- TASKS
a - Reproduce word for word the part of the JSONField post that begins at the words "Anyway, according to" and stops after "into some problems.".
b - Which Python types does the JSONField post name as the equivalents that a JSON value retrieved from the database should be converted into? List every one.
c - According to the JSONField post, what affinity does SQLite give a column declared with the json data type?

- STUDY TEXT
□ □ □ □ □

Last week, I improved an existing Django package and implemented some SQLite lookups for its JSONField to get some sense of how Django model fields work. This week, I tried to create a unified JSONField from scratch. It's unified in the sense that it works on all database backends supported by Django. I also set up docker containers to run Django's test suite with all database backends with the help of django-docker-box (though I ended up making my own for Oracle since it's a bit more complex). However, I'm just going to talk about writing the field as that's more interesting.

As before, the docs on how to write custom model fields is very handy. I started building my own JSONField and got it working in a relatively short time. Not without bugs and quirks I had to deal with on each database backend, though.

First, I wrote the code with SQLite as the top priority. I overrode the db_type method so it returns json. It's also the name of the data type used in MySQL and MariaDB for JSON values, so I guess it's a good start.

def db_type(self, connection):
    return 'json'

This means that the SQL query for the table creation will be something like:

CREATE TABLE ... (..., "column_name" json)

Now, is there a json datatype in SQLite, especially with the JSON1 extension available? Nope. I thought there was, as the JSON1 docs have some examples that use JSON as the data type of some columns. Anyway, the docs state that the extension stores JSON data as ordinary text.

You can actually use custom data type names in SQLite. It means we can still define our column's data type as json, so the database schema will look pretty nice.

However, SQLite uses dynamic typing. This means that data types aren't determined by the container (i.e. column) of the value. In SQLite, the data type is associated with the value itself. There's something called type affinity in SQLite. It's a system that tries to convert the values inserted into a table according to the preferred storage class for a column, called affinity.

There's a break down of how SQLite determines column affinity in the data type docs. I recommend giving it a quick read.

Anyway, according to the docs, our json data type will have a NUMERIC affinity. This means, SQLite will try to store any values in the column as an INTEGER or REAL (in that order). This can lead into some problems.

When we retrieve a JSON value from the database, we would like it to be converted into its Python equivalent (bool, int, float, str, dict, list), despite it being stored as a text in the database. To illustrate:

>>> value = {'name': 'John', 'age': 20, 'height': 180.3}
>>> obj = JSONModel.objects.create(value=value)
>>> obj = JSONModel.objects.get(id=obj.id)
>>> type(obj.value)
<class 'dict'>

That means, the serialization (fancy word for translation) of the value should be handled automatically by our JSONField. In Django, we implement this by overriding two essential methods in our Field subclass: get_prep_value and from_db_value (for serialization and deserialization, respectively).

□ □ □ □ □

- INFORMATION PROVIDED

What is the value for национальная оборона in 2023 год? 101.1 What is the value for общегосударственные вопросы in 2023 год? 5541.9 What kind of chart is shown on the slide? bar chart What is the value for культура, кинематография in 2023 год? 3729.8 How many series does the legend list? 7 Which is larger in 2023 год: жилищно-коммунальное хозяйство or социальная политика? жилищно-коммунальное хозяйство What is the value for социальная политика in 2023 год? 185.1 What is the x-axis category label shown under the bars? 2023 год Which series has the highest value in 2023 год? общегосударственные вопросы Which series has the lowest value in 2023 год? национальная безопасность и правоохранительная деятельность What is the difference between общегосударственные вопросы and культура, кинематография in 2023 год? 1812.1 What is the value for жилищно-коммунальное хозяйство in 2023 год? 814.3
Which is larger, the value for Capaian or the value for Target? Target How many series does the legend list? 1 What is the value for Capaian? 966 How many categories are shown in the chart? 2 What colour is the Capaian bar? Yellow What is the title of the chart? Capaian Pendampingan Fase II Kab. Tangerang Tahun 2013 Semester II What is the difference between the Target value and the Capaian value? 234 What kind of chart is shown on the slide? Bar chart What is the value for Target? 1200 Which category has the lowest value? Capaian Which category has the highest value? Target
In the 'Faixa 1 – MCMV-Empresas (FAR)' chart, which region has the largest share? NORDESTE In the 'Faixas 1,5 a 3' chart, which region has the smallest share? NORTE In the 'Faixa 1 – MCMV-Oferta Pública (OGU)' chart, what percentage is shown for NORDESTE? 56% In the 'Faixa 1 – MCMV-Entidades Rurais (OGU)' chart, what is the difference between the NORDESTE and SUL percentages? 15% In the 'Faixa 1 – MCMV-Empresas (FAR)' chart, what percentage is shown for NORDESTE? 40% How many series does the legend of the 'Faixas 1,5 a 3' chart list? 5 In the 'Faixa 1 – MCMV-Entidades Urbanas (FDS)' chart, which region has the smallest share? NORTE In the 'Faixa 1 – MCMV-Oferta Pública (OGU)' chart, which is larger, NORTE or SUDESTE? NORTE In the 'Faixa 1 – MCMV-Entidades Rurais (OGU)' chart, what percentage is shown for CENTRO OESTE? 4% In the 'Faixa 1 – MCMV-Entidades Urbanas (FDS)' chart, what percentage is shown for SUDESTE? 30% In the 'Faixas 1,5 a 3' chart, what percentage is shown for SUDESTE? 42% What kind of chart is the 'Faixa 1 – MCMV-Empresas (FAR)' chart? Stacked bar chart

□ □ □ □ □

- EXPECTED RESPONSES
a -
Anyway, according to the docs, our json data type will have a NUMERIC affinity. This means, SQLite will try to store any values in the column as an INTEGER or REAL (in that order). This can lead into some problems.

b - bool, int, float, str, dict, list

c - NUMERIC affinity.